Please post your reflections on the Freud,Film,and Psychoanalysis film screening here.
Thanks so much for passing on this Maclean’s article. This is truly fascinating.
I have been following these comments and appreciate the in-depth analysis which is teaching me about the complexity of the film. I was fascinated by the surrealist elements with the Salvidor Dali influence and connections to the trauma of amnesia. Dr Guzder enlightens us with how amnesia is about the brain being overwhelmed and somehow there is inability to access the trauma memory.
I am curious about the context of psychoanalysis in 1945 with the end of World War Two. What are contemporary developments in psychoanalysis that would give viewers new information? Feminism? Cultural theory? Etc. I am trained as a writer and artist.
I am thinking of the recent anniversary of the construction of the Berlin Wall (1962?). My father was an RCAF navigator in a Lancaster bomber but never went into action. He returned to Halifax expecting to go to Japan just before the A-Bombs. A powerful personal reference for me to World War Two.
The Macleans article certainly shakes up how I think about world leaders and history.
My comment is straying off course a bit, but I read an article in the MacLeans (August, 2011) that was interesting. The link is below —
My father was exposed to some horrific act while he was a soldier during the war; unfortunately his mental illness, which surfaced soon after arriving in Canada, was never clearly diagnosed, and probably not taken care as it might have today. Post-traumatic stress seems to be a term that is often used today when mental illness is an issue. Just thinking out loud.
The film was describing the mental illness by using special effects showing what’s happening in the mind of the patient. It permitted the spectator to enter for a moment in the skin of the patient. The movie shows us that the human brain is complex and that we cannot judge a person because of her acts.

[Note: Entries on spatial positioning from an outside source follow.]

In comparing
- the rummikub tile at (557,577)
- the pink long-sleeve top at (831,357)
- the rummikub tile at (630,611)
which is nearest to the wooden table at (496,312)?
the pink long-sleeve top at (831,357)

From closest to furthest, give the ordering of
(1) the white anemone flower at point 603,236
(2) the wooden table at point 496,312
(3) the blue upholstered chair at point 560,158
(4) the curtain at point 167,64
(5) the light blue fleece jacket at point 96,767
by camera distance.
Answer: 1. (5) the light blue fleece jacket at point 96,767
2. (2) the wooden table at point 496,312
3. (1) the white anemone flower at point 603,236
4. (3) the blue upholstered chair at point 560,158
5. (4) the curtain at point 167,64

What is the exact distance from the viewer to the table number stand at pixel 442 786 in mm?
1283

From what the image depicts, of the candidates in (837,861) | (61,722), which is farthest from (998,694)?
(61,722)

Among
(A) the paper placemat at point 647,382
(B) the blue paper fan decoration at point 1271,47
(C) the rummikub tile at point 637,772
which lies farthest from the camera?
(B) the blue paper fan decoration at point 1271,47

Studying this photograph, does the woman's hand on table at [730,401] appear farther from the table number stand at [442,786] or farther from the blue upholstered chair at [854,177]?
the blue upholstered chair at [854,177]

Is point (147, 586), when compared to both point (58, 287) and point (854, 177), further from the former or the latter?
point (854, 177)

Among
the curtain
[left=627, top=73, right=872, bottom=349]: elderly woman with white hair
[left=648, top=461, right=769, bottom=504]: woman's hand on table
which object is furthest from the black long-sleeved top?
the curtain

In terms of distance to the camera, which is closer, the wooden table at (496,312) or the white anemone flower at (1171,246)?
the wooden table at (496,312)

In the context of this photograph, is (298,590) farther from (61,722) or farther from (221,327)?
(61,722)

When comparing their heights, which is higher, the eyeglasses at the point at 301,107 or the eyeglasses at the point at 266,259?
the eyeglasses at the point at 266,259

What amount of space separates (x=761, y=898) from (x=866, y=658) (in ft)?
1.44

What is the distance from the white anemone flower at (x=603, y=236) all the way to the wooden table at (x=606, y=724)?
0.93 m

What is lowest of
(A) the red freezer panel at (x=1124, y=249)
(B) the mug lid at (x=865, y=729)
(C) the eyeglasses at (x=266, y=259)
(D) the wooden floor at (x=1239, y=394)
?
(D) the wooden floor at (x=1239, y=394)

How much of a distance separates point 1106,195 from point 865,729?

After the presentation, people had many questions for example, concerning the psychiatrists ethic, the real probabilities to cure schizophrenia, the use of the medication and the factor of resilience of the patients. The doctor Guzder’s interesting answers showed us that there is a distance between the film and the scientific facts, but that they sometimes coincide too.
In response to the comments above by Dr. Gudzer about the disastrous consequences of breaking boundaries between patient/therapist (which I didn’t see when I wrote my initial comment), I should definitely clarify my thoughts above about Constance Peterson’s decision to run away and fall in love with her patient as being admirable!! Definitely distastrous. I believe, however, for the artistic vision of this Hollywood film, that Constance still displayed a certain determination that psychoanalysis could free her patient/lover, and that it could be used as the tool to uncover the truths that other methods could not to prove innocence and rehabilitate people for whom other methods had possibly failed… I guess I see her actions in this positive light given this film was made in the 1940’s and that it showed patients suffering from mental disorders/trauma–even those displaying violence– in a sympathetic light and with the potential to be rehabilitated. This must have been quite novel for the times…Constance is actually quite ‘constant’ throughout the film with her optimist outlook for her patients and their innocence, including the male patient who visits her and thinks he is guilty of killing his father. I guess this is why I still felt that she acted in an admirable way in believing her patient/lover, however distastrous this would be in reality…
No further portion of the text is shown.